Vargas Llosa es un escritor metódico. Juan Cruz contó en algún sitio que al galardonado le gusta acostarse a las doce de la noche. El propio Vargas Llosa, en los Catorce minutos de reflexión de la Piedra de Toque de El País del domingo pasado, revelaba que se levanta a las cinco de la mañana. José Luis Sampedro, gran economista y escritor, contaba en cierta ocasión que él también practicaba la táctica del madrugón, que justificaba porque estaba convencido de que si te viene alguna idea interesante al día, lo hace a esas horas, y te tiene que encontrar preparado. Yo mismo he experimentado esa recepción de ideas con potencial encerrado dentro cuando me he despertado pronto y me he puesto a darle vueltas en la cabeza a proyectos que tenía entre manos, si bien la cama no es el lugar adecuado para tales acuses de recibo, porque el duermevela está todavía cargado de una cierta fantasía onírica que desvirtúa y carga de irrealidad los pensamientos.
El caso es que Vargas Llosa se levanta de la cama antes de que salga el sol y se pone a leer o a preparar sus clases durante dos horas. Luego, hace treinta minutos de ejercicios para su espalda. Es curioso que en cuanto pueden nos enseñan a leer y a escribir, pero no le prestan toda la atención que deberían a la espalda. Luego, cuando lees mucho o escribes mucho, la espalda sufre y duele y hay que emplear parte del tiempo en rehabilitarla. Habría, sin duda, que estar más avisados sobre esto. Después, una hora de caminata. Este asunto, para un intelectual, quiero decir, para alguien que se dedica a labores más bien sedentarias, es de una importancia enorme. Dependemos vitalmente del sistema cardiovascular y, si no lo cuidamos, la arquitectura orgánica se viene abajo sin remedio. Tampoco nadie nos ha enseñado estas cosas y han tenido que ser las malas experiencias las que nos hayan aconsejado la caminata diaria, tan difícil de ubicar a lo largo del día, y que el escritor, sabiamente, se quita de en medio cuanto antes para evitar su incordio. A la vuelta, periódicos, desayuno, ducha y a escribir.

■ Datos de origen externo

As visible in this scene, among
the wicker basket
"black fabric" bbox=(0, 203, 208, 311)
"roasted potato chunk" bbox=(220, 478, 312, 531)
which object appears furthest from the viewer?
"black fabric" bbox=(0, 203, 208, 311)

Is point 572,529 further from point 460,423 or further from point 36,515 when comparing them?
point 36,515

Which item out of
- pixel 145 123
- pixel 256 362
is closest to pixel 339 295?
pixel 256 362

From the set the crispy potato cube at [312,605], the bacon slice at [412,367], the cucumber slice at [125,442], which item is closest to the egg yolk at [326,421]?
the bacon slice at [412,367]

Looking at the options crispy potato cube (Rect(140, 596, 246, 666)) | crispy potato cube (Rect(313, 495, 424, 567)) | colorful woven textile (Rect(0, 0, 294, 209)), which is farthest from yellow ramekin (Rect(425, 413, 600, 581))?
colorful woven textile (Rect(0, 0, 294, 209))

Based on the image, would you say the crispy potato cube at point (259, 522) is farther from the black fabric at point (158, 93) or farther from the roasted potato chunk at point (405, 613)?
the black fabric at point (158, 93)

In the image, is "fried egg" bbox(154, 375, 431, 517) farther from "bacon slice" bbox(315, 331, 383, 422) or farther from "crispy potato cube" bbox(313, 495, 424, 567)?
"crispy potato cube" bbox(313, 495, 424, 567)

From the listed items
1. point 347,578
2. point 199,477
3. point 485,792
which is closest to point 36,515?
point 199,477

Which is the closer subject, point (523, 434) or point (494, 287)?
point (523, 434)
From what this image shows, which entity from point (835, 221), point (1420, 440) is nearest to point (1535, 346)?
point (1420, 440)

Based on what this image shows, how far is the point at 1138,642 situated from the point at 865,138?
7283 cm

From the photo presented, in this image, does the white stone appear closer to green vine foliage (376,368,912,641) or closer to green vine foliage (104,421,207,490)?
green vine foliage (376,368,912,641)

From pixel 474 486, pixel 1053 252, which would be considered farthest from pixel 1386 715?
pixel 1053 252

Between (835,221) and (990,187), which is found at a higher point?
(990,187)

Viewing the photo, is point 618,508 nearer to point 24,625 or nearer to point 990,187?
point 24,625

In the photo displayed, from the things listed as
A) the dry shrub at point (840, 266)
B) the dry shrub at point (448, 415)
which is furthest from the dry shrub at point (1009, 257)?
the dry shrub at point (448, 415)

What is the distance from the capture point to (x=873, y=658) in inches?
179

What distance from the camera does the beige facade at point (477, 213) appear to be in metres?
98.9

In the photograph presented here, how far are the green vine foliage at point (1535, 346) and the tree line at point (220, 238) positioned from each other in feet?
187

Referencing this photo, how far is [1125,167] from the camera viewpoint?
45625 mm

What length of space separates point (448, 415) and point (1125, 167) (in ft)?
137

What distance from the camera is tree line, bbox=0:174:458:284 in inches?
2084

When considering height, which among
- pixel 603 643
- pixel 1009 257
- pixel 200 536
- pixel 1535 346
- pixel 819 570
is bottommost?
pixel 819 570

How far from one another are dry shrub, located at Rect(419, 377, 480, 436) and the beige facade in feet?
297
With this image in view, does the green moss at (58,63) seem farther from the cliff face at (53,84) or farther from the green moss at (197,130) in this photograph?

La noticia de que le habían concedido el Nobel nos ha permitido conocer la vida metódica de Vargas Llosa por la mañana, pero esa misma ha sido la causa de que no sepamos cómo sigue su rutina por la tarde. En todo caso, me quedo con la evidencia de la necesidad de organizarse si uno no quiere zascandilear por la vida, picoteando aquí y allá y diluyendo su escaso tiempo en mil y una aventuras efímeras.